Total cost for three gowns: about $35,000.

Or, she could not spend $15,000 on a dress. I understand that fashion is an important part of the culture, but there’s a pretty low threshold at which all dresses begin to look the same. After a certain point all each additional dollar will get you is closer to an even more famous designer label. Don’t complain about spending this much on gowns. This is not a living expense. It’s a luxury. Other people have to buy $100 or $200 gowns when we need to wear something nice. And most of us consider that gown purchase a luxury.

Then the writer talks about tutoring their kids. They’re already sending them to cushy private school, why exactly do they need tutors?

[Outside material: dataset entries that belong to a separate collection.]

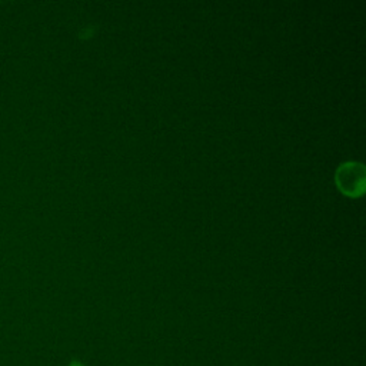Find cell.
Returning <instances> with one entry per match:
<instances>
[{
  "label": "cell",
  "mask_w": 366,
  "mask_h": 366,
  "mask_svg": "<svg viewBox=\"0 0 366 366\" xmlns=\"http://www.w3.org/2000/svg\"><path fill=\"white\" fill-rule=\"evenodd\" d=\"M351 169H348V166H345L341 172H339V179L337 183L339 186L342 188L344 192H347L348 195H358L359 191L358 188L362 189L363 185V173L362 170H356L355 165H349Z\"/></svg>",
  "instance_id": "obj_1"
}]
</instances>
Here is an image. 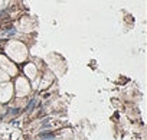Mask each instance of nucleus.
<instances>
[{
	"instance_id": "1",
	"label": "nucleus",
	"mask_w": 147,
	"mask_h": 140,
	"mask_svg": "<svg viewBox=\"0 0 147 140\" xmlns=\"http://www.w3.org/2000/svg\"><path fill=\"white\" fill-rule=\"evenodd\" d=\"M40 139H42V140L55 139V134H53V133H49V131H43V133H40Z\"/></svg>"
},
{
	"instance_id": "2",
	"label": "nucleus",
	"mask_w": 147,
	"mask_h": 140,
	"mask_svg": "<svg viewBox=\"0 0 147 140\" xmlns=\"http://www.w3.org/2000/svg\"><path fill=\"white\" fill-rule=\"evenodd\" d=\"M33 106H35V100H32V101H30V104L28 106V108H26V110H29V108H32Z\"/></svg>"
}]
</instances>
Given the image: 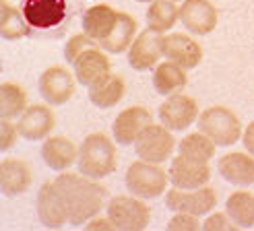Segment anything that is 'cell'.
I'll list each match as a JSON object with an SVG mask.
<instances>
[{
  "instance_id": "obj_3",
  "label": "cell",
  "mask_w": 254,
  "mask_h": 231,
  "mask_svg": "<svg viewBox=\"0 0 254 231\" xmlns=\"http://www.w3.org/2000/svg\"><path fill=\"white\" fill-rule=\"evenodd\" d=\"M124 184L130 194L143 200H153V198H159L166 192L168 184L172 182H170V172L163 170L159 163L138 159L128 165L124 175Z\"/></svg>"
},
{
  "instance_id": "obj_32",
  "label": "cell",
  "mask_w": 254,
  "mask_h": 231,
  "mask_svg": "<svg viewBox=\"0 0 254 231\" xmlns=\"http://www.w3.org/2000/svg\"><path fill=\"white\" fill-rule=\"evenodd\" d=\"M19 136H21L19 124H15L12 120H2L0 122V149L2 151H8L10 147H15Z\"/></svg>"
},
{
  "instance_id": "obj_23",
  "label": "cell",
  "mask_w": 254,
  "mask_h": 231,
  "mask_svg": "<svg viewBox=\"0 0 254 231\" xmlns=\"http://www.w3.org/2000/svg\"><path fill=\"white\" fill-rule=\"evenodd\" d=\"M89 89V99L91 104L99 110H108V108H114L116 104H120V99L124 97V91H126V85H124V79L120 74H108L104 79H99L97 83H93Z\"/></svg>"
},
{
  "instance_id": "obj_37",
  "label": "cell",
  "mask_w": 254,
  "mask_h": 231,
  "mask_svg": "<svg viewBox=\"0 0 254 231\" xmlns=\"http://www.w3.org/2000/svg\"><path fill=\"white\" fill-rule=\"evenodd\" d=\"M136 2H153V0H136Z\"/></svg>"
},
{
  "instance_id": "obj_20",
  "label": "cell",
  "mask_w": 254,
  "mask_h": 231,
  "mask_svg": "<svg viewBox=\"0 0 254 231\" xmlns=\"http://www.w3.org/2000/svg\"><path fill=\"white\" fill-rule=\"evenodd\" d=\"M42 159L54 172H66L79 159V147L66 136H48L42 145Z\"/></svg>"
},
{
  "instance_id": "obj_36",
  "label": "cell",
  "mask_w": 254,
  "mask_h": 231,
  "mask_svg": "<svg viewBox=\"0 0 254 231\" xmlns=\"http://www.w3.org/2000/svg\"><path fill=\"white\" fill-rule=\"evenodd\" d=\"M242 143H244V151H248L250 155H254V120L246 126V130L242 134Z\"/></svg>"
},
{
  "instance_id": "obj_26",
  "label": "cell",
  "mask_w": 254,
  "mask_h": 231,
  "mask_svg": "<svg viewBox=\"0 0 254 231\" xmlns=\"http://www.w3.org/2000/svg\"><path fill=\"white\" fill-rule=\"evenodd\" d=\"M31 33V25L25 19L23 10L12 6L8 0L0 2V35L8 42L23 40Z\"/></svg>"
},
{
  "instance_id": "obj_22",
  "label": "cell",
  "mask_w": 254,
  "mask_h": 231,
  "mask_svg": "<svg viewBox=\"0 0 254 231\" xmlns=\"http://www.w3.org/2000/svg\"><path fill=\"white\" fill-rule=\"evenodd\" d=\"M116 21L118 10H114L108 4H95L83 15V31L95 42H101L116 27Z\"/></svg>"
},
{
  "instance_id": "obj_13",
  "label": "cell",
  "mask_w": 254,
  "mask_h": 231,
  "mask_svg": "<svg viewBox=\"0 0 254 231\" xmlns=\"http://www.w3.org/2000/svg\"><path fill=\"white\" fill-rule=\"evenodd\" d=\"M35 209H37V217H40L42 225H46L50 229H58L64 223H68L66 202H64V198H62L56 182L42 184L40 192H37Z\"/></svg>"
},
{
  "instance_id": "obj_35",
  "label": "cell",
  "mask_w": 254,
  "mask_h": 231,
  "mask_svg": "<svg viewBox=\"0 0 254 231\" xmlns=\"http://www.w3.org/2000/svg\"><path fill=\"white\" fill-rule=\"evenodd\" d=\"M85 227H87V229H93V231H95V229H116V225L112 223V219H110L108 215H106V217H97V215H95L91 221L85 223Z\"/></svg>"
},
{
  "instance_id": "obj_14",
  "label": "cell",
  "mask_w": 254,
  "mask_h": 231,
  "mask_svg": "<svg viewBox=\"0 0 254 231\" xmlns=\"http://www.w3.org/2000/svg\"><path fill=\"white\" fill-rule=\"evenodd\" d=\"M217 8L211 0H182L180 23L194 35H207L217 27Z\"/></svg>"
},
{
  "instance_id": "obj_15",
  "label": "cell",
  "mask_w": 254,
  "mask_h": 231,
  "mask_svg": "<svg viewBox=\"0 0 254 231\" xmlns=\"http://www.w3.org/2000/svg\"><path fill=\"white\" fill-rule=\"evenodd\" d=\"M159 58H161V33L147 27L134 37L132 46L128 48V64L130 68L143 72L155 68L159 64Z\"/></svg>"
},
{
  "instance_id": "obj_11",
  "label": "cell",
  "mask_w": 254,
  "mask_h": 231,
  "mask_svg": "<svg viewBox=\"0 0 254 231\" xmlns=\"http://www.w3.org/2000/svg\"><path fill=\"white\" fill-rule=\"evenodd\" d=\"M149 124H153V116H151V112L147 108H143V106L126 108L116 116V120L112 122L114 140L124 147L134 145L138 134H141Z\"/></svg>"
},
{
  "instance_id": "obj_19",
  "label": "cell",
  "mask_w": 254,
  "mask_h": 231,
  "mask_svg": "<svg viewBox=\"0 0 254 231\" xmlns=\"http://www.w3.org/2000/svg\"><path fill=\"white\" fill-rule=\"evenodd\" d=\"M217 170L225 182L238 188H248L254 184V155H250L248 151L227 153L219 159Z\"/></svg>"
},
{
  "instance_id": "obj_4",
  "label": "cell",
  "mask_w": 254,
  "mask_h": 231,
  "mask_svg": "<svg viewBox=\"0 0 254 231\" xmlns=\"http://www.w3.org/2000/svg\"><path fill=\"white\" fill-rule=\"evenodd\" d=\"M198 130L207 134L217 147H230L242 138V122L234 110L225 106H211L198 116Z\"/></svg>"
},
{
  "instance_id": "obj_25",
  "label": "cell",
  "mask_w": 254,
  "mask_h": 231,
  "mask_svg": "<svg viewBox=\"0 0 254 231\" xmlns=\"http://www.w3.org/2000/svg\"><path fill=\"white\" fill-rule=\"evenodd\" d=\"M134 37H136V19L128 15V12H118L116 27L112 29V33L106 40L99 42V46L108 54H122V52H128Z\"/></svg>"
},
{
  "instance_id": "obj_38",
  "label": "cell",
  "mask_w": 254,
  "mask_h": 231,
  "mask_svg": "<svg viewBox=\"0 0 254 231\" xmlns=\"http://www.w3.org/2000/svg\"><path fill=\"white\" fill-rule=\"evenodd\" d=\"M174 2H178V0H174Z\"/></svg>"
},
{
  "instance_id": "obj_5",
  "label": "cell",
  "mask_w": 254,
  "mask_h": 231,
  "mask_svg": "<svg viewBox=\"0 0 254 231\" xmlns=\"http://www.w3.org/2000/svg\"><path fill=\"white\" fill-rule=\"evenodd\" d=\"M108 217L112 219V223L116 225V229L141 231L149 225L151 211L143 198H138L134 194H130V196L118 194L108 200Z\"/></svg>"
},
{
  "instance_id": "obj_24",
  "label": "cell",
  "mask_w": 254,
  "mask_h": 231,
  "mask_svg": "<svg viewBox=\"0 0 254 231\" xmlns=\"http://www.w3.org/2000/svg\"><path fill=\"white\" fill-rule=\"evenodd\" d=\"M188 83L186 68H182L180 64H176L172 60L159 62L153 68V87L159 95H174V93H182V89Z\"/></svg>"
},
{
  "instance_id": "obj_10",
  "label": "cell",
  "mask_w": 254,
  "mask_h": 231,
  "mask_svg": "<svg viewBox=\"0 0 254 231\" xmlns=\"http://www.w3.org/2000/svg\"><path fill=\"white\" fill-rule=\"evenodd\" d=\"M209 179H211L209 161L192 159V157H186V155H178V157L172 159V168H170L172 186L192 190V188L207 186Z\"/></svg>"
},
{
  "instance_id": "obj_1",
  "label": "cell",
  "mask_w": 254,
  "mask_h": 231,
  "mask_svg": "<svg viewBox=\"0 0 254 231\" xmlns=\"http://www.w3.org/2000/svg\"><path fill=\"white\" fill-rule=\"evenodd\" d=\"M54 182L60 190L62 198L66 202L68 223L72 227H81L87 221H91L108 204L106 186L97 184V179L89 177L81 172L79 173L64 172V173H60Z\"/></svg>"
},
{
  "instance_id": "obj_9",
  "label": "cell",
  "mask_w": 254,
  "mask_h": 231,
  "mask_svg": "<svg viewBox=\"0 0 254 231\" xmlns=\"http://www.w3.org/2000/svg\"><path fill=\"white\" fill-rule=\"evenodd\" d=\"M198 116L196 101L184 93H174L159 106V122L168 126L172 132L186 130L190 124L198 120Z\"/></svg>"
},
{
  "instance_id": "obj_29",
  "label": "cell",
  "mask_w": 254,
  "mask_h": 231,
  "mask_svg": "<svg viewBox=\"0 0 254 231\" xmlns=\"http://www.w3.org/2000/svg\"><path fill=\"white\" fill-rule=\"evenodd\" d=\"M27 108V93L19 83L0 85V116H2V120L21 118V114Z\"/></svg>"
},
{
  "instance_id": "obj_31",
  "label": "cell",
  "mask_w": 254,
  "mask_h": 231,
  "mask_svg": "<svg viewBox=\"0 0 254 231\" xmlns=\"http://www.w3.org/2000/svg\"><path fill=\"white\" fill-rule=\"evenodd\" d=\"M93 46H99V42H95L93 37H89L85 31L79 33V35H72L70 40L66 42V46H64V60L68 64H72L74 60H77L85 52V50L93 48Z\"/></svg>"
},
{
  "instance_id": "obj_8",
  "label": "cell",
  "mask_w": 254,
  "mask_h": 231,
  "mask_svg": "<svg viewBox=\"0 0 254 231\" xmlns=\"http://www.w3.org/2000/svg\"><path fill=\"white\" fill-rule=\"evenodd\" d=\"M77 76H72L64 66H50L40 76V95L50 106H64L74 95L77 89Z\"/></svg>"
},
{
  "instance_id": "obj_34",
  "label": "cell",
  "mask_w": 254,
  "mask_h": 231,
  "mask_svg": "<svg viewBox=\"0 0 254 231\" xmlns=\"http://www.w3.org/2000/svg\"><path fill=\"white\" fill-rule=\"evenodd\" d=\"M202 229H207V231H219V229H240L234 221H232V217L227 215V213H213L209 215L205 223H202Z\"/></svg>"
},
{
  "instance_id": "obj_33",
  "label": "cell",
  "mask_w": 254,
  "mask_h": 231,
  "mask_svg": "<svg viewBox=\"0 0 254 231\" xmlns=\"http://www.w3.org/2000/svg\"><path fill=\"white\" fill-rule=\"evenodd\" d=\"M168 229H172V231H196V229H200V223H198L196 215L176 213L168 223Z\"/></svg>"
},
{
  "instance_id": "obj_6",
  "label": "cell",
  "mask_w": 254,
  "mask_h": 231,
  "mask_svg": "<svg viewBox=\"0 0 254 231\" xmlns=\"http://www.w3.org/2000/svg\"><path fill=\"white\" fill-rule=\"evenodd\" d=\"M176 149V138L172 130L163 124H149L134 140V153L138 159L151 163H163L172 157Z\"/></svg>"
},
{
  "instance_id": "obj_7",
  "label": "cell",
  "mask_w": 254,
  "mask_h": 231,
  "mask_svg": "<svg viewBox=\"0 0 254 231\" xmlns=\"http://www.w3.org/2000/svg\"><path fill=\"white\" fill-rule=\"evenodd\" d=\"M215 204H217V194L209 186H200L192 190L174 186L166 192V207L174 213H190L196 217H205L215 209Z\"/></svg>"
},
{
  "instance_id": "obj_17",
  "label": "cell",
  "mask_w": 254,
  "mask_h": 231,
  "mask_svg": "<svg viewBox=\"0 0 254 231\" xmlns=\"http://www.w3.org/2000/svg\"><path fill=\"white\" fill-rule=\"evenodd\" d=\"M21 136L27 140H46L48 134L54 130L56 116L50 104H33L21 114L19 118Z\"/></svg>"
},
{
  "instance_id": "obj_2",
  "label": "cell",
  "mask_w": 254,
  "mask_h": 231,
  "mask_svg": "<svg viewBox=\"0 0 254 231\" xmlns=\"http://www.w3.org/2000/svg\"><path fill=\"white\" fill-rule=\"evenodd\" d=\"M116 163H118L116 147H114V140L108 134L91 132L83 138L77 159L81 173L93 179H101L116 170Z\"/></svg>"
},
{
  "instance_id": "obj_28",
  "label": "cell",
  "mask_w": 254,
  "mask_h": 231,
  "mask_svg": "<svg viewBox=\"0 0 254 231\" xmlns=\"http://www.w3.org/2000/svg\"><path fill=\"white\" fill-rule=\"evenodd\" d=\"M225 213L240 229L254 227V194L248 190H238L230 194L225 202Z\"/></svg>"
},
{
  "instance_id": "obj_30",
  "label": "cell",
  "mask_w": 254,
  "mask_h": 231,
  "mask_svg": "<svg viewBox=\"0 0 254 231\" xmlns=\"http://www.w3.org/2000/svg\"><path fill=\"white\" fill-rule=\"evenodd\" d=\"M215 147L217 145H215L207 134H202L198 130L194 134H186L180 140V155L200 159V161H211L215 155Z\"/></svg>"
},
{
  "instance_id": "obj_21",
  "label": "cell",
  "mask_w": 254,
  "mask_h": 231,
  "mask_svg": "<svg viewBox=\"0 0 254 231\" xmlns=\"http://www.w3.org/2000/svg\"><path fill=\"white\" fill-rule=\"evenodd\" d=\"M33 184V170L23 159H2L0 163V188L6 196H19Z\"/></svg>"
},
{
  "instance_id": "obj_16",
  "label": "cell",
  "mask_w": 254,
  "mask_h": 231,
  "mask_svg": "<svg viewBox=\"0 0 254 231\" xmlns=\"http://www.w3.org/2000/svg\"><path fill=\"white\" fill-rule=\"evenodd\" d=\"M21 10L31 29H52L64 21L66 0H23Z\"/></svg>"
},
{
  "instance_id": "obj_27",
  "label": "cell",
  "mask_w": 254,
  "mask_h": 231,
  "mask_svg": "<svg viewBox=\"0 0 254 231\" xmlns=\"http://www.w3.org/2000/svg\"><path fill=\"white\" fill-rule=\"evenodd\" d=\"M180 19V8L174 0H153L147 8V27L157 33L170 31Z\"/></svg>"
},
{
  "instance_id": "obj_18",
  "label": "cell",
  "mask_w": 254,
  "mask_h": 231,
  "mask_svg": "<svg viewBox=\"0 0 254 231\" xmlns=\"http://www.w3.org/2000/svg\"><path fill=\"white\" fill-rule=\"evenodd\" d=\"M74 68V76L77 81L85 87H91L93 83H97L99 79H104L112 72V64L110 58L106 54V50L101 46H93L85 50V52L72 62Z\"/></svg>"
},
{
  "instance_id": "obj_12",
  "label": "cell",
  "mask_w": 254,
  "mask_h": 231,
  "mask_svg": "<svg viewBox=\"0 0 254 231\" xmlns=\"http://www.w3.org/2000/svg\"><path fill=\"white\" fill-rule=\"evenodd\" d=\"M161 56L190 70L200 64L202 48L196 40H192L186 33H170V35H161Z\"/></svg>"
}]
</instances>
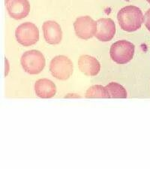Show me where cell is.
<instances>
[{
	"label": "cell",
	"mask_w": 150,
	"mask_h": 169,
	"mask_svg": "<svg viewBox=\"0 0 150 169\" xmlns=\"http://www.w3.org/2000/svg\"><path fill=\"white\" fill-rule=\"evenodd\" d=\"M110 98L115 99H125L127 98L126 90L119 83L116 82H111L105 87Z\"/></svg>",
	"instance_id": "obj_12"
},
{
	"label": "cell",
	"mask_w": 150,
	"mask_h": 169,
	"mask_svg": "<svg viewBox=\"0 0 150 169\" xmlns=\"http://www.w3.org/2000/svg\"><path fill=\"white\" fill-rule=\"evenodd\" d=\"M6 8L10 17L15 20L25 18L30 11L28 0H6Z\"/></svg>",
	"instance_id": "obj_7"
},
{
	"label": "cell",
	"mask_w": 150,
	"mask_h": 169,
	"mask_svg": "<svg viewBox=\"0 0 150 169\" xmlns=\"http://www.w3.org/2000/svg\"><path fill=\"white\" fill-rule=\"evenodd\" d=\"M15 37L19 44L25 47H29L38 41L39 31L34 23L26 22L16 29Z\"/></svg>",
	"instance_id": "obj_5"
},
{
	"label": "cell",
	"mask_w": 150,
	"mask_h": 169,
	"mask_svg": "<svg viewBox=\"0 0 150 169\" xmlns=\"http://www.w3.org/2000/svg\"><path fill=\"white\" fill-rule=\"evenodd\" d=\"M144 24L147 29L150 31V8L145 13L144 15Z\"/></svg>",
	"instance_id": "obj_14"
},
{
	"label": "cell",
	"mask_w": 150,
	"mask_h": 169,
	"mask_svg": "<svg viewBox=\"0 0 150 169\" xmlns=\"http://www.w3.org/2000/svg\"><path fill=\"white\" fill-rule=\"evenodd\" d=\"M135 47L126 40H120L112 45L110 54L113 61L118 64H126L134 57Z\"/></svg>",
	"instance_id": "obj_3"
},
{
	"label": "cell",
	"mask_w": 150,
	"mask_h": 169,
	"mask_svg": "<svg viewBox=\"0 0 150 169\" xmlns=\"http://www.w3.org/2000/svg\"><path fill=\"white\" fill-rule=\"evenodd\" d=\"M146 1H147V2H148L150 4V0H146Z\"/></svg>",
	"instance_id": "obj_15"
},
{
	"label": "cell",
	"mask_w": 150,
	"mask_h": 169,
	"mask_svg": "<svg viewBox=\"0 0 150 169\" xmlns=\"http://www.w3.org/2000/svg\"><path fill=\"white\" fill-rule=\"evenodd\" d=\"M42 29L45 41L50 45H58L62 39V31L60 25L53 20H47L43 23Z\"/></svg>",
	"instance_id": "obj_9"
},
{
	"label": "cell",
	"mask_w": 150,
	"mask_h": 169,
	"mask_svg": "<svg viewBox=\"0 0 150 169\" xmlns=\"http://www.w3.org/2000/svg\"><path fill=\"white\" fill-rule=\"evenodd\" d=\"M97 31L95 37L101 41H111L116 34V25L110 18H101L96 21Z\"/></svg>",
	"instance_id": "obj_8"
},
{
	"label": "cell",
	"mask_w": 150,
	"mask_h": 169,
	"mask_svg": "<svg viewBox=\"0 0 150 169\" xmlns=\"http://www.w3.org/2000/svg\"><path fill=\"white\" fill-rule=\"evenodd\" d=\"M76 35L84 40L92 38L97 31V23L89 16L78 17L74 23Z\"/></svg>",
	"instance_id": "obj_6"
},
{
	"label": "cell",
	"mask_w": 150,
	"mask_h": 169,
	"mask_svg": "<svg viewBox=\"0 0 150 169\" xmlns=\"http://www.w3.org/2000/svg\"><path fill=\"white\" fill-rule=\"evenodd\" d=\"M35 92L37 96L41 99H50L56 95V87L49 79H39L35 83Z\"/></svg>",
	"instance_id": "obj_11"
},
{
	"label": "cell",
	"mask_w": 150,
	"mask_h": 169,
	"mask_svg": "<svg viewBox=\"0 0 150 169\" xmlns=\"http://www.w3.org/2000/svg\"><path fill=\"white\" fill-rule=\"evenodd\" d=\"M20 63L24 71L29 74H38L45 67V58L41 52L32 50L25 52L20 59Z\"/></svg>",
	"instance_id": "obj_2"
},
{
	"label": "cell",
	"mask_w": 150,
	"mask_h": 169,
	"mask_svg": "<svg viewBox=\"0 0 150 169\" xmlns=\"http://www.w3.org/2000/svg\"><path fill=\"white\" fill-rule=\"evenodd\" d=\"M78 67L80 71L87 76H95L101 70L99 61L89 55H81L79 57Z\"/></svg>",
	"instance_id": "obj_10"
},
{
	"label": "cell",
	"mask_w": 150,
	"mask_h": 169,
	"mask_svg": "<svg viewBox=\"0 0 150 169\" xmlns=\"http://www.w3.org/2000/svg\"><path fill=\"white\" fill-rule=\"evenodd\" d=\"M86 98H110V96L105 87L101 85H94L87 90Z\"/></svg>",
	"instance_id": "obj_13"
},
{
	"label": "cell",
	"mask_w": 150,
	"mask_h": 169,
	"mask_svg": "<svg viewBox=\"0 0 150 169\" xmlns=\"http://www.w3.org/2000/svg\"><path fill=\"white\" fill-rule=\"evenodd\" d=\"M117 19L121 29L128 32L138 30L144 22L142 11L134 5L122 8L117 14Z\"/></svg>",
	"instance_id": "obj_1"
},
{
	"label": "cell",
	"mask_w": 150,
	"mask_h": 169,
	"mask_svg": "<svg viewBox=\"0 0 150 169\" xmlns=\"http://www.w3.org/2000/svg\"><path fill=\"white\" fill-rule=\"evenodd\" d=\"M74 66L72 61L66 56H55L50 62V71L51 74L60 80H68L73 74Z\"/></svg>",
	"instance_id": "obj_4"
}]
</instances>
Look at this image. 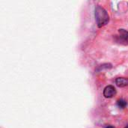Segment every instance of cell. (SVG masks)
I'll use <instances>...</instances> for the list:
<instances>
[{"instance_id":"cell-1","label":"cell","mask_w":128,"mask_h":128,"mask_svg":"<svg viewBox=\"0 0 128 128\" xmlns=\"http://www.w3.org/2000/svg\"><path fill=\"white\" fill-rule=\"evenodd\" d=\"M94 16L97 25L99 28L106 26L110 21V16L107 11L100 5H97L95 7Z\"/></svg>"},{"instance_id":"cell-2","label":"cell","mask_w":128,"mask_h":128,"mask_svg":"<svg viewBox=\"0 0 128 128\" xmlns=\"http://www.w3.org/2000/svg\"><path fill=\"white\" fill-rule=\"evenodd\" d=\"M116 40L118 44H123V45H128V31L121 28L118 29V34L116 35Z\"/></svg>"},{"instance_id":"cell-3","label":"cell","mask_w":128,"mask_h":128,"mask_svg":"<svg viewBox=\"0 0 128 128\" xmlns=\"http://www.w3.org/2000/svg\"><path fill=\"white\" fill-rule=\"evenodd\" d=\"M103 94L106 98H112L116 94V89L113 86H107L104 88Z\"/></svg>"},{"instance_id":"cell-4","label":"cell","mask_w":128,"mask_h":128,"mask_svg":"<svg viewBox=\"0 0 128 128\" xmlns=\"http://www.w3.org/2000/svg\"><path fill=\"white\" fill-rule=\"evenodd\" d=\"M116 84L117 85V86L121 88L128 86V78L118 77L116 80Z\"/></svg>"},{"instance_id":"cell-5","label":"cell","mask_w":128,"mask_h":128,"mask_svg":"<svg viewBox=\"0 0 128 128\" xmlns=\"http://www.w3.org/2000/svg\"><path fill=\"white\" fill-rule=\"evenodd\" d=\"M117 104H118V106L121 109H124V108L128 106V102H127L125 100L121 98V99H119V100L117 101Z\"/></svg>"},{"instance_id":"cell-6","label":"cell","mask_w":128,"mask_h":128,"mask_svg":"<svg viewBox=\"0 0 128 128\" xmlns=\"http://www.w3.org/2000/svg\"><path fill=\"white\" fill-rule=\"evenodd\" d=\"M105 128H114L113 126H111V125H108V126H106Z\"/></svg>"},{"instance_id":"cell-7","label":"cell","mask_w":128,"mask_h":128,"mask_svg":"<svg viewBox=\"0 0 128 128\" xmlns=\"http://www.w3.org/2000/svg\"><path fill=\"white\" fill-rule=\"evenodd\" d=\"M128 128V125H127V126H126V127H125V128Z\"/></svg>"}]
</instances>
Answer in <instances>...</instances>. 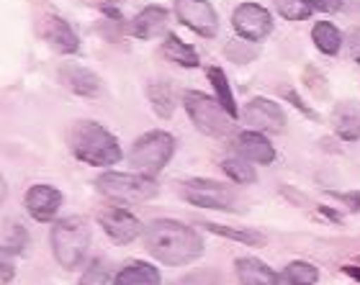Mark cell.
<instances>
[{
	"mask_svg": "<svg viewBox=\"0 0 360 285\" xmlns=\"http://www.w3.org/2000/svg\"><path fill=\"white\" fill-rule=\"evenodd\" d=\"M175 154V136L167 131H147L134 142L129 152V162L142 175H158Z\"/></svg>",
	"mask_w": 360,
	"mask_h": 285,
	"instance_id": "obj_6",
	"label": "cell"
},
{
	"mask_svg": "<svg viewBox=\"0 0 360 285\" xmlns=\"http://www.w3.org/2000/svg\"><path fill=\"white\" fill-rule=\"evenodd\" d=\"M342 272H345V275H350V278L358 280V283H360V267H358V265H345V267H342Z\"/></svg>",
	"mask_w": 360,
	"mask_h": 285,
	"instance_id": "obj_37",
	"label": "cell"
},
{
	"mask_svg": "<svg viewBox=\"0 0 360 285\" xmlns=\"http://www.w3.org/2000/svg\"><path fill=\"white\" fill-rule=\"evenodd\" d=\"M105 280H108V267H105V263L103 260H93V263L85 267L83 278H80L77 285H105Z\"/></svg>",
	"mask_w": 360,
	"mask_h": 285,
	"instance_id": "obj_28",
	"label": "cell"
},
{
	"mask_svg": "<svg viewBox=\"0 0 360 285\" xmlns=\"http://www.w3.org/2000/svg\"><path fill=\"white\" fill-rule=\"evenodd\" d=\"M3 247H6L8 252H13V255H18V252L26 247V232H23V226H18V224L8 226L6 239H3Z\"/></svg>",
	"mask_w": 360,
	"mask_h": 285,
	"instance_id": "obj_29",
	"label": "cell"
},
{
	"mask_svg": "<svg viewBox=\"0 0 360 285\" xmlns=\"http://www.w3.org/2000/svg\"><path fill=\"white\" fill-rule=\"evenodd\" d=\"M60 80L68 91L77 93V95H96L101 91V80L96 72H90L88 67H80V65H62Z\"/></svg>",
	"mask_w": 360,
	"mask_h": 285,
	"instance_id": "obj_17",
	"label": "cell"
},
{
	"mask_svg": "<svg viewBox=\"0 0 360 285\" xmlns=\"http://www.w3.org/2000/svg\"><path fill=\"white\" fill-rule=\"evenodd\" d=\"M6 195H8V185H6V178L0 175V206L6 203Z\"/></svg>",
	"mask_w": 360,
	"mask_h": 285,
	"instance_id": "obj_38",
	"label": "cell"
},
{
	"mask_svg": "<svg viewBox=\"0 0 360 285\" xmlns=\"http://www.w3.org/2000/svg\"><path fill=\"white\" fill-rule=\"evenodd\" d=\"M332 128L342 142H358L360 139V105L355 100L338 103L332 111Z\"/></svg>",
	"mask_w": 360,
	"mask_h": 285,
	"instance_id": "obj_15",
	"label": "cell"
},
{
	"mask_svg": "<svg viewBox=\"0 0 360 285\" xmlns=\"http://www.w3.org/2000/svg\"><path fill=\"white\" fill-rule=\"evenodd\" d=\"M347 52L355 62L360 65V29H355L350 37H347Z\"/></svg>",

In addition to paying tuition, “You’re not going to get through private school without tutoring a kid,” said Sandy Bass, the editor of Private School Insider, a newsletter that covers private schools in the New York City area

Seriously? If the private schools aren’t doing a good enough job teaching your students at $32,000 a kid, then why are you sending them there? If everyone needs tutoring to get through school, there’s something wrong with the school. I hate to attack any child-related costs, but this one is just unreasonable even if it is a relatively small expense (they allow for $3750 for tutoring).

Nanny. Right. Did you know some people actually raise their own children? No, seriously. They do. When they’re lucky enough that only one spouse has to work, the other spouse often spends much of their time raising their children. Go figure. Who knew. Nannies in one-earner households provide a luxury service.

To recap, living expenses are: food, regular clothing, housing expenses, education expenses. Luxury expenses are: vacations, summer homes, private tutoring, nannies, $10,000 dresses, driver/bodyguards.

I’m not saying it doesn’t cost a lot to live on that level in New York City. It clearly does, but this article is really out of touch with reality.

Sure, the solution may seem simple: move to Brooklyn or Hoboken, put the children in public schools and buy a MetroCard. But more than a few of the New York-based financial executives who would have their pay limited are men (and they are almost invariably men) whose identities are entwined with living a certain way in a certain neighborhood west of Third Avenue: a life of private schools, summer houses and charity galas that only a seven-figure income can stretch to cover.

The solution isn’t necessarily to move to a different neighborhood. It’s to learn how to live within your income. To learn how to save for the future and to understand that sometimes that means limiting what you purchase and budgeting properly so you can comfortably spend money on actual living expenses (mortgage payments, co-op fees, school expenses for children, food, day-to-day clothing, you know, stuff you need to actually live comfortably?). Skip a charity gala or two or go somewhere close or inexpensive for vacation.

And when it comes to this:

“Five hundred thousand dollars means taking their kids out of private school and selling their home in a fire sale.”

No. Five hundred thousand dollars means learning to budget your after-tax earnings and seriously curtailing much of your frivolous luxury spending. Re-wearing outfits. Learning to raise your kids without a nanny and help them with their homework yourself. Maybe then you may have to consider selling a home. Maybe then they’d learn some financial responsibility and not get our country into financial messes in their attempts to make money in quick but unsubstantial ways.

Wonder if anyone’s considered that if these kids did end up in public school (gasp!…?), the public schools systems might benefit from having wealthy adults who invest in their children***?

*You can argue that vacations are necessary for healthy living all you want. The fact remains that you need not spend $8,000 twice a year on vacation just to stay healthy.

**Blind people, for example, could reasonably say they need a driver. Or people without limbs.

***I don’t know a lot about NYC schools, and I am not trying to suggest the parents of kids in public schools are not invested in their children’s lives. I’m just trying to point out that this group of the population – these wealthy individuals – being involved in the public schools might benefit that system. I could be completely wrong.